Hint:We can find the relation between the magnetic moment and orbital motion of the electron by using the expressions for the current and magnetic moment of the electron. When an electron moves in a circular orbit around the nucleus it generates some current that appears in the magnetic dipole moment.

Complete step by step answer:
We are given that, an electron of charge $e$ moves in a circular orbit of radius $r$ around the nucleus at a frequency $v$ , the electron produces current as
$I = \dfrac{e}{T}$
Where, $e$ - charge on electron
And $T$ - time period of the circular motion of electron
The frequency is given as $v = \dfrac{1}{T}$
So, $I = ev - - - - - - - - - - (1)$
Now, the magnetic moment associated with the electron is given by
$M = I \times A$
Where, $I$ - current and $A$ - area of the circular loop
$M = I \times \pi {r^2} - - - - - - - - - - - (2)$
Here, $A = \pi {r^2}$
Thus, Substituting eq $(1)$ in eq $(2)$ , we get
$M = ev \times \pi {r^2}$
$\therefore M = \pi ve{r^2}$
This is the magnitude moment associated with the orbital motion of the electron.

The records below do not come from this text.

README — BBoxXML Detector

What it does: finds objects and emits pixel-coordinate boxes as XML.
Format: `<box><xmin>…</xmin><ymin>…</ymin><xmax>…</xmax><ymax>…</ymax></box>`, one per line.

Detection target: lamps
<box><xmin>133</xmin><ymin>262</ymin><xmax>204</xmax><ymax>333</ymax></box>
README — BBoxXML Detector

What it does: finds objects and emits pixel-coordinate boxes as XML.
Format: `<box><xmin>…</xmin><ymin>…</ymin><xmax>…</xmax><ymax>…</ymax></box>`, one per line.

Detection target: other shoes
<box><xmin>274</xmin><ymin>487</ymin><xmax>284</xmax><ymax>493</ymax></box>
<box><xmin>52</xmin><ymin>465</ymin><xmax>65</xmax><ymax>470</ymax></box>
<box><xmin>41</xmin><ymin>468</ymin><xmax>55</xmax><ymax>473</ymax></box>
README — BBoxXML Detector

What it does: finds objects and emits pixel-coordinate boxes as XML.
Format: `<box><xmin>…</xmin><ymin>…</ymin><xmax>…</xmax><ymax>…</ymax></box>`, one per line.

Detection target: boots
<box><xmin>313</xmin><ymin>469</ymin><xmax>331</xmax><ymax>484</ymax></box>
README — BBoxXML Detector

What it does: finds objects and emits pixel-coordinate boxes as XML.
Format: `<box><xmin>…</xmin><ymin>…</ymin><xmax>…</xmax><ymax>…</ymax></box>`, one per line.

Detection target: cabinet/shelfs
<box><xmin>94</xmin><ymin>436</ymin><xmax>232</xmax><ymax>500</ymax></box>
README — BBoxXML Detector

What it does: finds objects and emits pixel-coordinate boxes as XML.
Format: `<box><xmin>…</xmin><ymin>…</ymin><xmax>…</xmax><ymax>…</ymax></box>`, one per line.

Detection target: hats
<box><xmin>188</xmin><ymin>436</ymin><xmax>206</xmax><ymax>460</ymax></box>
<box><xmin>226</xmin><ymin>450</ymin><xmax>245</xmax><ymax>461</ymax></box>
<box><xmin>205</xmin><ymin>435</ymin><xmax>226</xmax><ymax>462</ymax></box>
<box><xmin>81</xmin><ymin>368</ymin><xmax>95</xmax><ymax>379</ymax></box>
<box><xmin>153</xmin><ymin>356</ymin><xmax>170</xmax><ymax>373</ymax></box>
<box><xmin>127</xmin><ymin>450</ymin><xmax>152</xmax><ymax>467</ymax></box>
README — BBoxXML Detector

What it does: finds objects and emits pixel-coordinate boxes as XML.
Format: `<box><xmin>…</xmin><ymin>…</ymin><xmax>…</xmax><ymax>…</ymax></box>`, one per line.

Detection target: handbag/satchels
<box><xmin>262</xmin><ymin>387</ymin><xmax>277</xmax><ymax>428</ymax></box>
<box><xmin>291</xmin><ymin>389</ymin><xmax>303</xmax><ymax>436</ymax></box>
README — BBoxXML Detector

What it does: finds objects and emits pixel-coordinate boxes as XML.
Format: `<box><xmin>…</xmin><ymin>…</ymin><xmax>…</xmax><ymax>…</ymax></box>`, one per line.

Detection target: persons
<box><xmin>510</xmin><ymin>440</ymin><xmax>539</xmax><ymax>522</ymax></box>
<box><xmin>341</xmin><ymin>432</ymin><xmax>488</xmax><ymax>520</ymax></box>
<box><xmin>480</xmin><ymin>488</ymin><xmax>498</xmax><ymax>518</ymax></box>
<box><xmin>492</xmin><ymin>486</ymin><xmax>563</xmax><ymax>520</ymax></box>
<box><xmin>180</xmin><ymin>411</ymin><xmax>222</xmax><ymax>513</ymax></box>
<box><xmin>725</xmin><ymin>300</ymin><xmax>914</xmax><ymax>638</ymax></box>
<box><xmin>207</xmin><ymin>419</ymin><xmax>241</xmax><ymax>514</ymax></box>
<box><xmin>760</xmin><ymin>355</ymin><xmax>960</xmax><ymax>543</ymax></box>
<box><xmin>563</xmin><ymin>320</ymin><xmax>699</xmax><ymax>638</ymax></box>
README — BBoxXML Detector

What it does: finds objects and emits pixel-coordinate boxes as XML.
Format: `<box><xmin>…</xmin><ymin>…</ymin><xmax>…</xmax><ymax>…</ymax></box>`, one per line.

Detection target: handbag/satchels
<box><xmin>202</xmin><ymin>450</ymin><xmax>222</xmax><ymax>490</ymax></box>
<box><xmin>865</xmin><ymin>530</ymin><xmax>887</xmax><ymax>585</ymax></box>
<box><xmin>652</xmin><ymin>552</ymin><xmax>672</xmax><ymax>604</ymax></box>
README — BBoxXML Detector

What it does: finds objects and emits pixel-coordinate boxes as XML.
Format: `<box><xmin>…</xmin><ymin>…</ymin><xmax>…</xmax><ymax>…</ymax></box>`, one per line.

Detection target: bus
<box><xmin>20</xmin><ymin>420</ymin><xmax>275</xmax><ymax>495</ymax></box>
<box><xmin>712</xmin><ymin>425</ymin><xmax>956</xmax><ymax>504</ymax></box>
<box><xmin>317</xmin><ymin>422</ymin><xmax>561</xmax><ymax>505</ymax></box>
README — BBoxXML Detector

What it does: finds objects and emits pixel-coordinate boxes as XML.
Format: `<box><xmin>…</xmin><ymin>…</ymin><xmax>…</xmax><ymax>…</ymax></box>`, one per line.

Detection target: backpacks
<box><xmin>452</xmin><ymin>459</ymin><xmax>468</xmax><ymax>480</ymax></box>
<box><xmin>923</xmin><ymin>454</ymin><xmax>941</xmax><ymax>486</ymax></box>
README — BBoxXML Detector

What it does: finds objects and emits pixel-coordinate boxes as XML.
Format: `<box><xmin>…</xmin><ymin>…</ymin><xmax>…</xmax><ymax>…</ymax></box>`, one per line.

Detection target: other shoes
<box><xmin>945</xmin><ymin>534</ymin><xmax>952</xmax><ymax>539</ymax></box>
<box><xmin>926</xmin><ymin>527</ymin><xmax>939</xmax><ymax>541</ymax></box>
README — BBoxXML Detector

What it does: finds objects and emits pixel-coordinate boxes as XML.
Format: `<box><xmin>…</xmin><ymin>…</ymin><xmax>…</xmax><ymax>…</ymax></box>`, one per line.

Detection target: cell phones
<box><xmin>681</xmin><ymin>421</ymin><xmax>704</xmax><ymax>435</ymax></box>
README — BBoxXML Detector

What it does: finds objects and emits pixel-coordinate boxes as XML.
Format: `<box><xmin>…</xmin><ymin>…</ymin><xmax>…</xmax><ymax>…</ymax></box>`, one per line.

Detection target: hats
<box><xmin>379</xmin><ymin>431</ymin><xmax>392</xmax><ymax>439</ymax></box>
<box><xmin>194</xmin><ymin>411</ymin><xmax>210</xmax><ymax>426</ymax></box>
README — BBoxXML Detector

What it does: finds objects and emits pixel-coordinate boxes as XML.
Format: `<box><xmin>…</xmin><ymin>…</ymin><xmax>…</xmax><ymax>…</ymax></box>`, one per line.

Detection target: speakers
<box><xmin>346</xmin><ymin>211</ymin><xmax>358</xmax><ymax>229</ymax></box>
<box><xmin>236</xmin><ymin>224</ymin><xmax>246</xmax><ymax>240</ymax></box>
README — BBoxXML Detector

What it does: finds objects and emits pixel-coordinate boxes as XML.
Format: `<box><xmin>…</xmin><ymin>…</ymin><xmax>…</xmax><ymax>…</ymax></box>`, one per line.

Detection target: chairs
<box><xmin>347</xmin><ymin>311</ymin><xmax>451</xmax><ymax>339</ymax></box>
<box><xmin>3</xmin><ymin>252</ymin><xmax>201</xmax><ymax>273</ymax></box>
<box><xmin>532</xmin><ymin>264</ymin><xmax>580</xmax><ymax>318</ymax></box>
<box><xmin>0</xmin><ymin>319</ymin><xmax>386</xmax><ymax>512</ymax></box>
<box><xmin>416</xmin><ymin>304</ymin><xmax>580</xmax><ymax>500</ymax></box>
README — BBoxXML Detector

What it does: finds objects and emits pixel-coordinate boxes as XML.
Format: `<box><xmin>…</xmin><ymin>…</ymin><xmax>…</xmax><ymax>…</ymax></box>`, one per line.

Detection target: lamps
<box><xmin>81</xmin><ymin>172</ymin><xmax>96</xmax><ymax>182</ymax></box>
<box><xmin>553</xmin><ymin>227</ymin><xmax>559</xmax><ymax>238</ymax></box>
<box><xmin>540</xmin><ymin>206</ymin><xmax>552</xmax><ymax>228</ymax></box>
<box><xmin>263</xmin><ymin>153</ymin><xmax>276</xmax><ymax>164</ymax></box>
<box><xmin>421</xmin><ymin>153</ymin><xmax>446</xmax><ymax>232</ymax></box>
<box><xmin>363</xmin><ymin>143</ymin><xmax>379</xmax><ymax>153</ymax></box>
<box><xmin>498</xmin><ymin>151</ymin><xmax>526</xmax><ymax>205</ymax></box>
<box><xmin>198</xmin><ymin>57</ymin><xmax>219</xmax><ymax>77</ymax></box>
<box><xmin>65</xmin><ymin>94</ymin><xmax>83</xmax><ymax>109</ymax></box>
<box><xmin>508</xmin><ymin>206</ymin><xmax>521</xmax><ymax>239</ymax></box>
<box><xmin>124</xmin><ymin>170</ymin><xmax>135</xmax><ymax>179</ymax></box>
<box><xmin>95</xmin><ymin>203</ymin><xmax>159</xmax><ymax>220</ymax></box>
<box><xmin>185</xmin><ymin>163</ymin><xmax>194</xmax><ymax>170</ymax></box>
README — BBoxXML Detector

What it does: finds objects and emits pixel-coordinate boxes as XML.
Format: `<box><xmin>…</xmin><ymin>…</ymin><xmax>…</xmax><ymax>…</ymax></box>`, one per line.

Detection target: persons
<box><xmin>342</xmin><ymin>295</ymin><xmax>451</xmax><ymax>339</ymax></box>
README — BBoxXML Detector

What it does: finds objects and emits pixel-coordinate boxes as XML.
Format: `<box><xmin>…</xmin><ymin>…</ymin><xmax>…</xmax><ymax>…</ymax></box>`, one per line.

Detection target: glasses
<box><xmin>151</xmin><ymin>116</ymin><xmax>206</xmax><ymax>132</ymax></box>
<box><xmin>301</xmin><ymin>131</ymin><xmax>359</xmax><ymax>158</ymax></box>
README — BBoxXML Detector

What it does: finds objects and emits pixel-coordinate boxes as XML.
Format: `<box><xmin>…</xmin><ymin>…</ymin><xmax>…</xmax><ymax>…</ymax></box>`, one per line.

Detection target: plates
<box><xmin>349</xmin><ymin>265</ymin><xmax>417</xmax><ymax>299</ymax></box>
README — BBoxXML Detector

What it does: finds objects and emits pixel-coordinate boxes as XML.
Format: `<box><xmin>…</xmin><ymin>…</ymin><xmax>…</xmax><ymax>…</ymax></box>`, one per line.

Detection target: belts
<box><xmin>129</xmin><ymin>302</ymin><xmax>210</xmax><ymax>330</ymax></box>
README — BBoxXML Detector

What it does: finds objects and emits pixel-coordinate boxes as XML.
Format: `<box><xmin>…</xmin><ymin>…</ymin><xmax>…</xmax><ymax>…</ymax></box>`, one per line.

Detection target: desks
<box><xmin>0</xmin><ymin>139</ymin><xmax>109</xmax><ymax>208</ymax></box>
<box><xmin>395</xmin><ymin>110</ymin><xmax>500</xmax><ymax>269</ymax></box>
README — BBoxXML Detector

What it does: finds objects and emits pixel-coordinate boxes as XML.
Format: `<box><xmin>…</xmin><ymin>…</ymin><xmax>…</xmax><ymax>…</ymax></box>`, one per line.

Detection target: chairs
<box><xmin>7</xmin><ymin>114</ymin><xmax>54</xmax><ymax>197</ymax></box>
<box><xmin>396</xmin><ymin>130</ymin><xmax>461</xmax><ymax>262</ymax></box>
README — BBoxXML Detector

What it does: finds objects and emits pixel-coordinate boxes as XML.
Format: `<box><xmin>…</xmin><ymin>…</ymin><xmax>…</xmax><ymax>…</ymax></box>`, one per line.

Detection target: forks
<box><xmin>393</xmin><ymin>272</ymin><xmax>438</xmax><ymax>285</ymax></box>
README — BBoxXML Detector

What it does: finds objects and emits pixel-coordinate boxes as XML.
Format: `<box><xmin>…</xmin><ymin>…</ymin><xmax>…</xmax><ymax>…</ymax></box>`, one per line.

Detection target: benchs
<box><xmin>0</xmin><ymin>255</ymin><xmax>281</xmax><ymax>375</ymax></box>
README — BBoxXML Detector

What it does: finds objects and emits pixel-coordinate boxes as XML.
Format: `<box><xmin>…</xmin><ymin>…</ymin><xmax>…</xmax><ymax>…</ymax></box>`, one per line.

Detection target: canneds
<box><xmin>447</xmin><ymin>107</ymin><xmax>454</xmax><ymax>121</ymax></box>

Hence, option A is correct.

Note: As the electron is negatively charged, the direction of the magnetic moment is into the plane of paper and negatively charged electrons moving in an anticlockwise direction, giving rise to the clockwise current. The magnetic dipole moment is also defined as the current flowing through the bar magnet through the area of the bar magnet.